Closed ericaryan closed 5 years ago
A few more tricky-looking ones that the scraper might already handle:
SHAILENDRA KUMAR, DOCTOR, URDULA HOSPITAL (through translator): P.C. VYAS, CHIEF ENGINEER, STATUE OF UNITY PROJECT (via translator) [02:50:05] TEDROS ADHANOM GHEBREYESUS, DIRECTOR-GENERAL, WORLD HEALTH ORGANIZATION
Both from http://transcripts.cnn.com/TRANSCRIPTS/1810/31/cnr.19.html. We've got multiple commas, parentheticals, a timestamp, and two translator prefixes ("through" and "via").

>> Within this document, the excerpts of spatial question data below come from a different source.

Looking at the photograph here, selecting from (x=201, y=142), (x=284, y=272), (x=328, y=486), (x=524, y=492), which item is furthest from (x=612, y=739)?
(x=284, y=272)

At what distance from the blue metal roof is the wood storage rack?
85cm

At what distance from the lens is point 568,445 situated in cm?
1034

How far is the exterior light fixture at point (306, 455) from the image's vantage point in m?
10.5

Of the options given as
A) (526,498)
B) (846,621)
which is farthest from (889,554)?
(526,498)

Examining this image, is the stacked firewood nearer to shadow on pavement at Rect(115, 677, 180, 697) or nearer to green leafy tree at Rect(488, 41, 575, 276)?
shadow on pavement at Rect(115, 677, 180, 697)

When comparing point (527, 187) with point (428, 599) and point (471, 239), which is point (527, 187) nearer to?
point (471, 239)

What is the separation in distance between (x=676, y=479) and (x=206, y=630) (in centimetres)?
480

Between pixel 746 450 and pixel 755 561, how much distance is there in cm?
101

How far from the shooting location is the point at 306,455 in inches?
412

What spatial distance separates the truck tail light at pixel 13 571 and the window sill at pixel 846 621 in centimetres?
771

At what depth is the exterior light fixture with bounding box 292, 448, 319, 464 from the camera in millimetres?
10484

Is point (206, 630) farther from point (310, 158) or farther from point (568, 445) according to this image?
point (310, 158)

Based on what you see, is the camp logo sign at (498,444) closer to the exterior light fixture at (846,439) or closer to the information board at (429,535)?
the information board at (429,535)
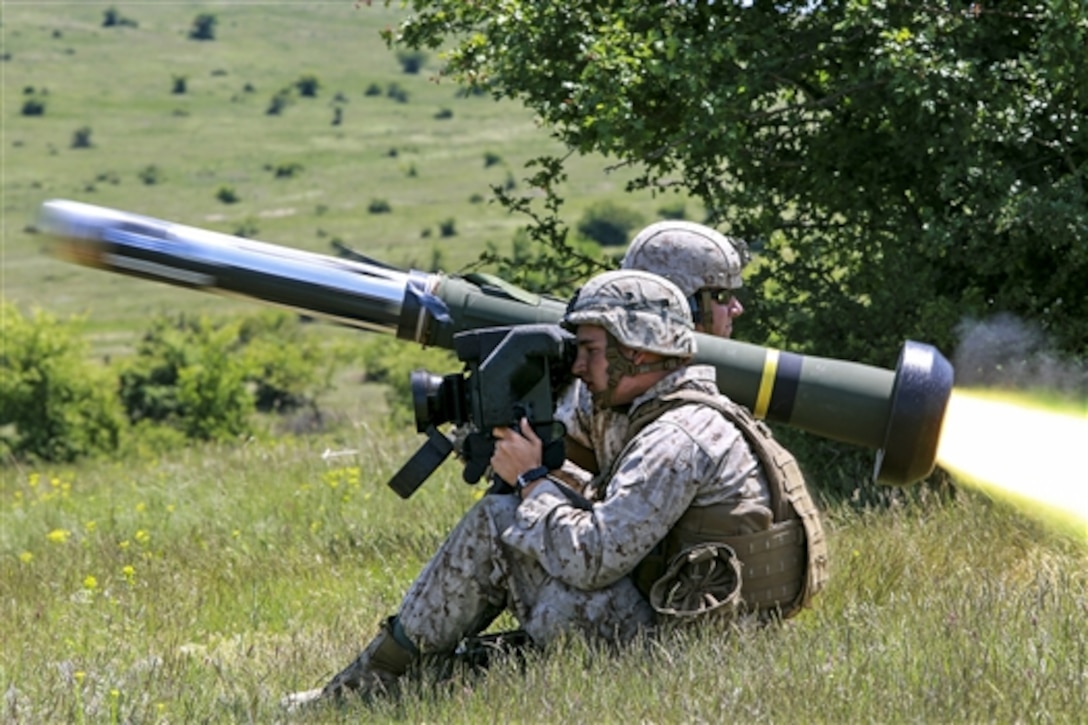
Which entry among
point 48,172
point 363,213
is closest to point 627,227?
point 363,213

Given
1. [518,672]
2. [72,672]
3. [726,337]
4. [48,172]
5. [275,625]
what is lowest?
[48,172]

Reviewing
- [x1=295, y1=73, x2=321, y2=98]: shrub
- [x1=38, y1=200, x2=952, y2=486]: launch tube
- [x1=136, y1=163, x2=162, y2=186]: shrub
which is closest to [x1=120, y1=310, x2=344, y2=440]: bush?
[x1=38, y1=200, x2=952, y2=486]: launch tube

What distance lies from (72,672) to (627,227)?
92.1 meters

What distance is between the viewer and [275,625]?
25.7ft

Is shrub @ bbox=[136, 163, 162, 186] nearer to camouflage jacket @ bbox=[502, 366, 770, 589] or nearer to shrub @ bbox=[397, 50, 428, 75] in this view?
shrub @ bbox=[397, 50, 428, 75]

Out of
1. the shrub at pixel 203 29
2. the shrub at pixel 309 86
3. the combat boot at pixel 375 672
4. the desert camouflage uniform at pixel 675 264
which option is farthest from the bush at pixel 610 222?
the combat boot at pixel 375 672

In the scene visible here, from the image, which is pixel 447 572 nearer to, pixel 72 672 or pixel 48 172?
pixel 72 672

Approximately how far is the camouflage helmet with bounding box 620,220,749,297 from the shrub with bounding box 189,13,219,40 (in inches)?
6479

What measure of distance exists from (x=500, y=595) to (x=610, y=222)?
90331 mm

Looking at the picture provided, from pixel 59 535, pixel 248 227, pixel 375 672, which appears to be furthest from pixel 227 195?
pixel 375 672

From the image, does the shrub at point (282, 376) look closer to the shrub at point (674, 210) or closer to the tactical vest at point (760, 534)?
the shrub at point (674, 210)

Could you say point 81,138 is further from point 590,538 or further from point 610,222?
point 590,538

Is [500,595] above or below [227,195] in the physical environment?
above

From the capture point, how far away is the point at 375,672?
6.02 metres
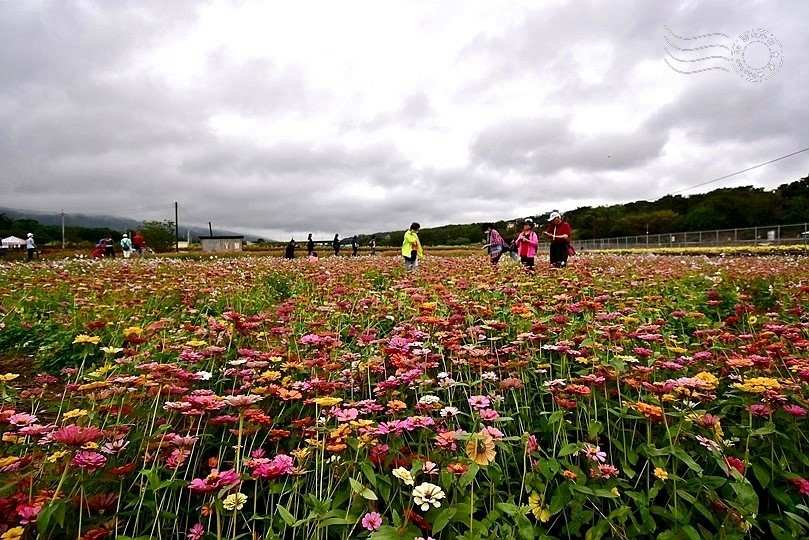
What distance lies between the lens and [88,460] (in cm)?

Example from Tech & Check Alerts: CNN 08/31/19
JOHANNA HAMILTON on CNN'S AMANPOUR (CNN): And then most of them are between $100 and $500 million each fund and there are sometimes multiple funds that are raised over a few years.
http://transcripts.cnn.com/TRANSCRIPTS/1908/29/ampr.01.html
Should be: ARLAN HAMILTON, FOUNDER AND MANAGING PARTNER, BACKSTAGE CAPITAL
Not: JOHANNA HAMILTON, DIRECTOR, "THE TRIAL" (She was the first HAMILTON in the transcript)

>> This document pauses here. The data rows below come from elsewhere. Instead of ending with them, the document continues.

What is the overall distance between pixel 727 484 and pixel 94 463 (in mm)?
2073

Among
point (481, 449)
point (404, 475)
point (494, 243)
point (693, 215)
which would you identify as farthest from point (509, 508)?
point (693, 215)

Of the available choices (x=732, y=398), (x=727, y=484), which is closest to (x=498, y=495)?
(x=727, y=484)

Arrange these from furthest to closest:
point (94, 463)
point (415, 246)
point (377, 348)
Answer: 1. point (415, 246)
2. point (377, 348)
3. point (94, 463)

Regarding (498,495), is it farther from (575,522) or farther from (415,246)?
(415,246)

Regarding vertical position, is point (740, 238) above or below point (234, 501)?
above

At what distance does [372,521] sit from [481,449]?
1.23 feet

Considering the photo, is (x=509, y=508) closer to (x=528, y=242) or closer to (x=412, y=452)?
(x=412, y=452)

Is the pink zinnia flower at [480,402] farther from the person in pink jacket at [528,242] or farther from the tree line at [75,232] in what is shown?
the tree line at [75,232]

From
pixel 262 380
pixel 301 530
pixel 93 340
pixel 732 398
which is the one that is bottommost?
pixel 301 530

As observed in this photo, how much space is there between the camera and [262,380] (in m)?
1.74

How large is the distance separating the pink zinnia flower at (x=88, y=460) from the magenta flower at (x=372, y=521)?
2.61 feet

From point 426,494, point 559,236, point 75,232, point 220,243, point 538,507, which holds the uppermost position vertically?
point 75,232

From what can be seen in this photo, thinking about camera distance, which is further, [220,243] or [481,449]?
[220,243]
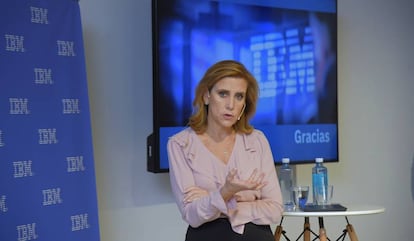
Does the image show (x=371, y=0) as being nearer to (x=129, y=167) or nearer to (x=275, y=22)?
(x=275, y=22)

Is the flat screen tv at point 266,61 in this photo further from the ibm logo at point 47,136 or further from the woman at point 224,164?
the woman at point 224,164

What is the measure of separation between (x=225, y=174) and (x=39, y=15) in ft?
3.86

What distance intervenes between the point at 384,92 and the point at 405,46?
422mm

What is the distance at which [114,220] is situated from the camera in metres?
3.00

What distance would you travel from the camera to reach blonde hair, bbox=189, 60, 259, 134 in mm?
2141

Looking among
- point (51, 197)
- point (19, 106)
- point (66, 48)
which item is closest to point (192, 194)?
point (51, 197)

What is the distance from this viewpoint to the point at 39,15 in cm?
251

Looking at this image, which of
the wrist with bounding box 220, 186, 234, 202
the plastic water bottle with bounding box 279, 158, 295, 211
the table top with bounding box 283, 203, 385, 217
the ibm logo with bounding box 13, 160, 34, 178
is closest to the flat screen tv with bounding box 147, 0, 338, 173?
the plastic water bottle with bounding box 279, 158, 295, 211

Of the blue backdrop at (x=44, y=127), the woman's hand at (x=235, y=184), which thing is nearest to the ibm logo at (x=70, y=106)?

Over in #167 we're tracking attribution errors that have been noted in the wild with the new scraper, so I think this issue has served its porpoise.

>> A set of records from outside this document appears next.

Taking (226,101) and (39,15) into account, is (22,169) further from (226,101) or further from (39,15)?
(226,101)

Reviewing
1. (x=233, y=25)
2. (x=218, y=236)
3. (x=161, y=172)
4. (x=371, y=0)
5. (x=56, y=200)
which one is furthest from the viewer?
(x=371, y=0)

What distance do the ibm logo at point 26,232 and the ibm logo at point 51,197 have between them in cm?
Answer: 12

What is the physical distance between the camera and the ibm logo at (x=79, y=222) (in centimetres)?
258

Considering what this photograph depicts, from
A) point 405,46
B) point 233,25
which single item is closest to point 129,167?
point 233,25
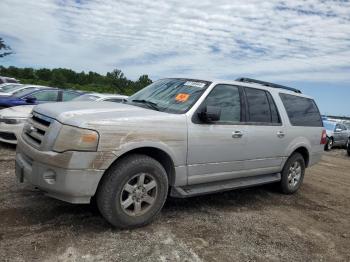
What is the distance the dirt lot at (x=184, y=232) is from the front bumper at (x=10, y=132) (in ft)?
7.43

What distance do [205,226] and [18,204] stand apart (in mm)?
2315

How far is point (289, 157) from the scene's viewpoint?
668 cm

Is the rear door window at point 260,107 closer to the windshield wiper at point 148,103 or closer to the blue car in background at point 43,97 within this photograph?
the windshield wiper at point 148,103

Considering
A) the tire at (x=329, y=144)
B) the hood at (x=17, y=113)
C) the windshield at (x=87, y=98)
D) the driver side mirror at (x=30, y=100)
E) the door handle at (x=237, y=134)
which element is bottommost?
the tire at (x=329, y=144)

Per some Slack convo, gonna re-open this since it's a different / higher class of problems than other attribution cleanup.
Hoo boy, apologies to historians having to follow along here, but this actually does belong in another issue, just not #167. It belongs in #65. Done and done.
Here are a couple of quirks with CNN transcripts that have tripped up our system in the past (which Asa may have implemented fixes for, and which you may be handling fine already, but just in case it's helpful...)
Issues with parentheticals after source name: JOE LHOTA, MTA CHAIRMAN (ph): http://transcripts.cnn.com/TRANSCRIPTS/1712/11/cnr.02.html
LAH (voice-over): http://transcripts.cnn.com/TRANSCRIPTS/1712/12/cnr.02.html
Parenthetical attribution for “(INAUDIBLE)”: http://transcripts.cnn.com/TRANSCRIPTS/1802/02/cnr.20.html
It looks like short last names have also caused issues: SY: http://transcripts.cnn.com/TRANSCRIPTS/1801/30/qmb.01.html
RAI: http://transcripts.cnn.com/TRANSCRIPTS/1802/24/vssg.01.html
I can dig up the associated emails where the attributions were messed up, if you need them!